(PROBLEM): Copy everything in the data below exactly except the pictures.
(RECORDS FOR THIS EXERCISE begins)
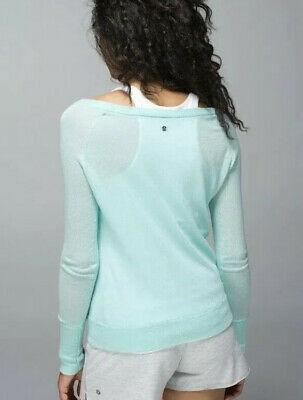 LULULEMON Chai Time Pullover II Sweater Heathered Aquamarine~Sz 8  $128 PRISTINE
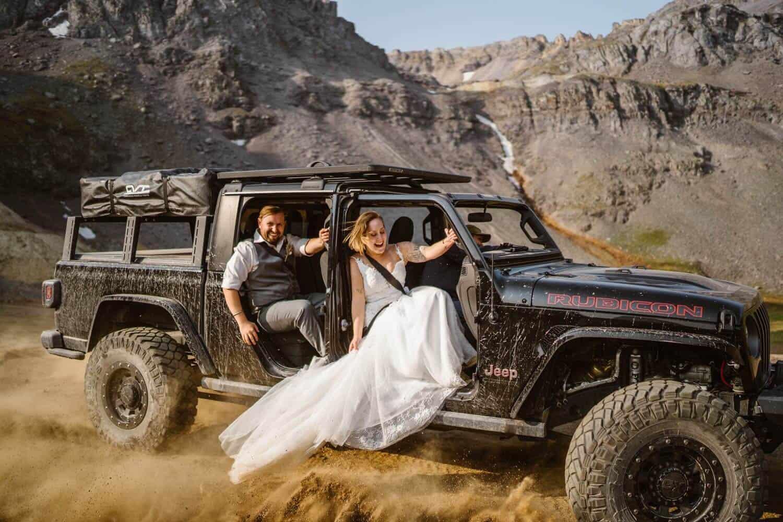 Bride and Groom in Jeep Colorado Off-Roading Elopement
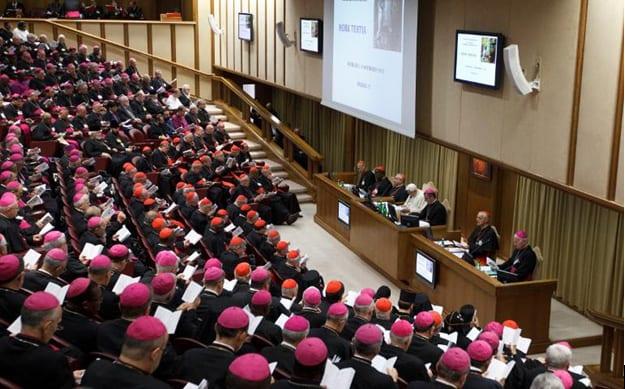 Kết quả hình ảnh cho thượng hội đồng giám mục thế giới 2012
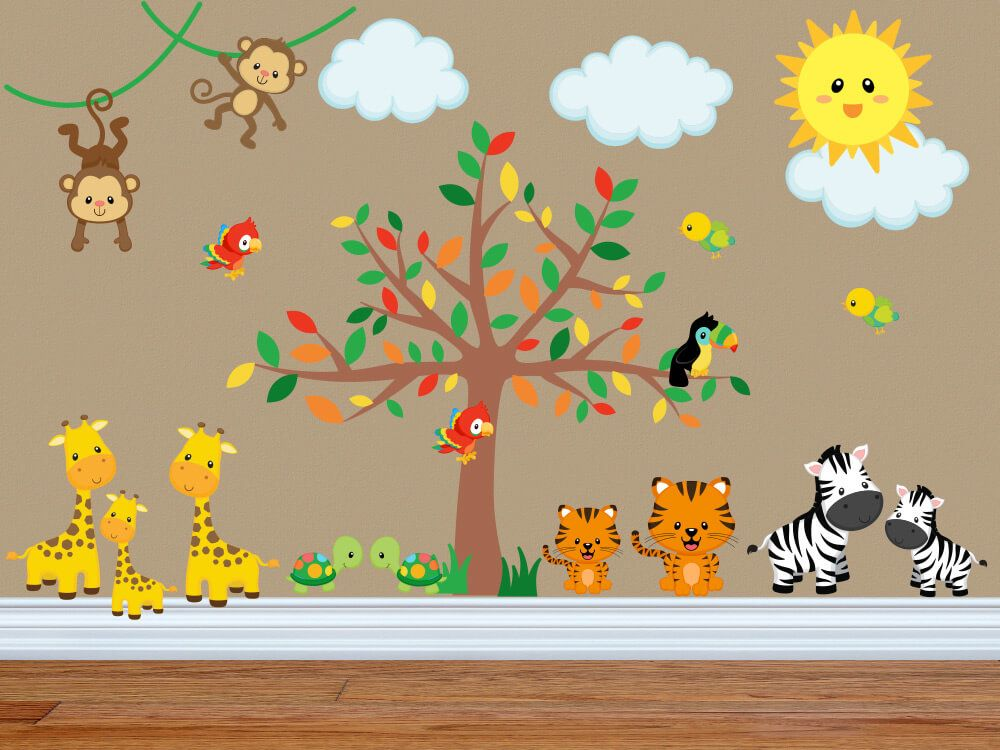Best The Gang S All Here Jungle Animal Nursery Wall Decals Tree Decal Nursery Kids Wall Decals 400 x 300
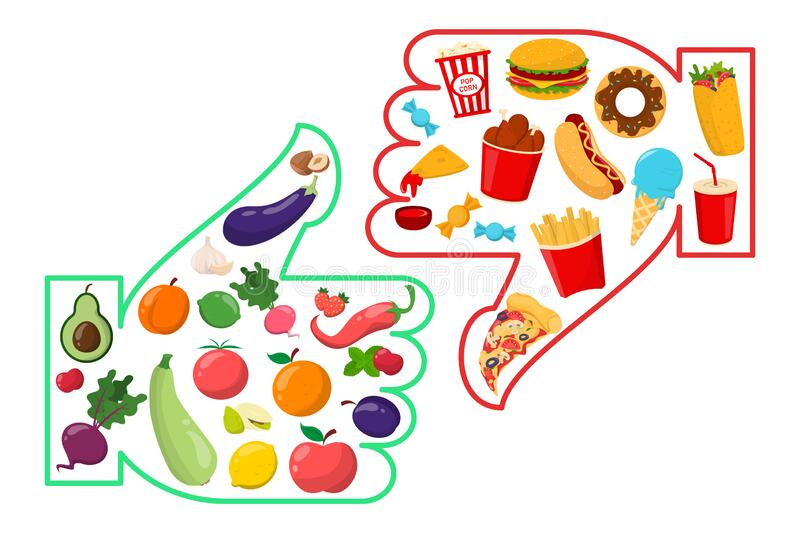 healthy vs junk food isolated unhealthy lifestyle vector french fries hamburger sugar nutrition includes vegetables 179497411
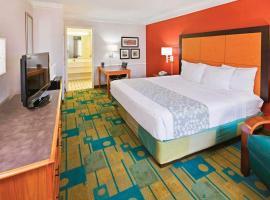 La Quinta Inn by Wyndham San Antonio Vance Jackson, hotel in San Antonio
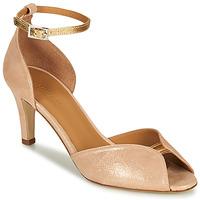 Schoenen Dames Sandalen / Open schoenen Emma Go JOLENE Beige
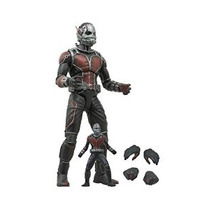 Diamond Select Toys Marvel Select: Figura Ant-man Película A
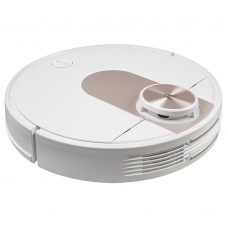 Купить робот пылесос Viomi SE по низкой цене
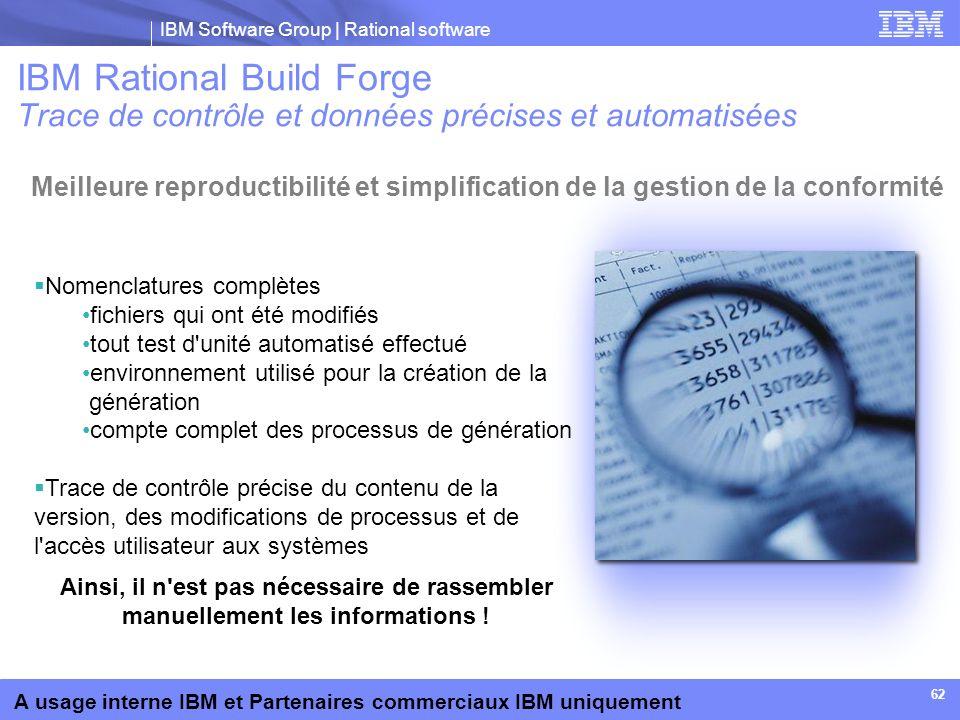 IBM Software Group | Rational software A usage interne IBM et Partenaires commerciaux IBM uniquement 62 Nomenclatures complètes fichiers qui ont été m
(RECORDS FOR THIS EXERCISE ends)
(EXPECTED ANSWER):
 LULULEMON Chai Time Pullover II Sweater Heathered Aquamarine~Sz 8  $128 PRISTINE
 Bride and Groom in Jeep Colorado Off-Roading Elopement
 Kết quả hình ảnh cho thượng hội đồng giám mục thế giới 2012
Best The Gang S All Here Jungle Animal Nursery Wall Decals Tree Decal Nursery Kids Wall Decals 400 x 300
 healthy vs junk food isolated unhealthy lifestyle vector french fries hamburger sugar nutrition includes vegetables 179497411
 La Quinta Inn by Wyndham San Antonio Vance Jackson, hotel in San Antonio
 Schoenen Dames Sandalen / Open schoenen Emma Go JOLENE Beige
 Diamond Select Toys Marvel Select: Figura Ant-man Película A
 Купить робот пылесос Viomi SE по низкой цене
 IBM Software Group | Rational software A usage interne IBM et Partenaires commerciaux IBM uniquement 62 Nomenclatures complètes fichiers qui ont été m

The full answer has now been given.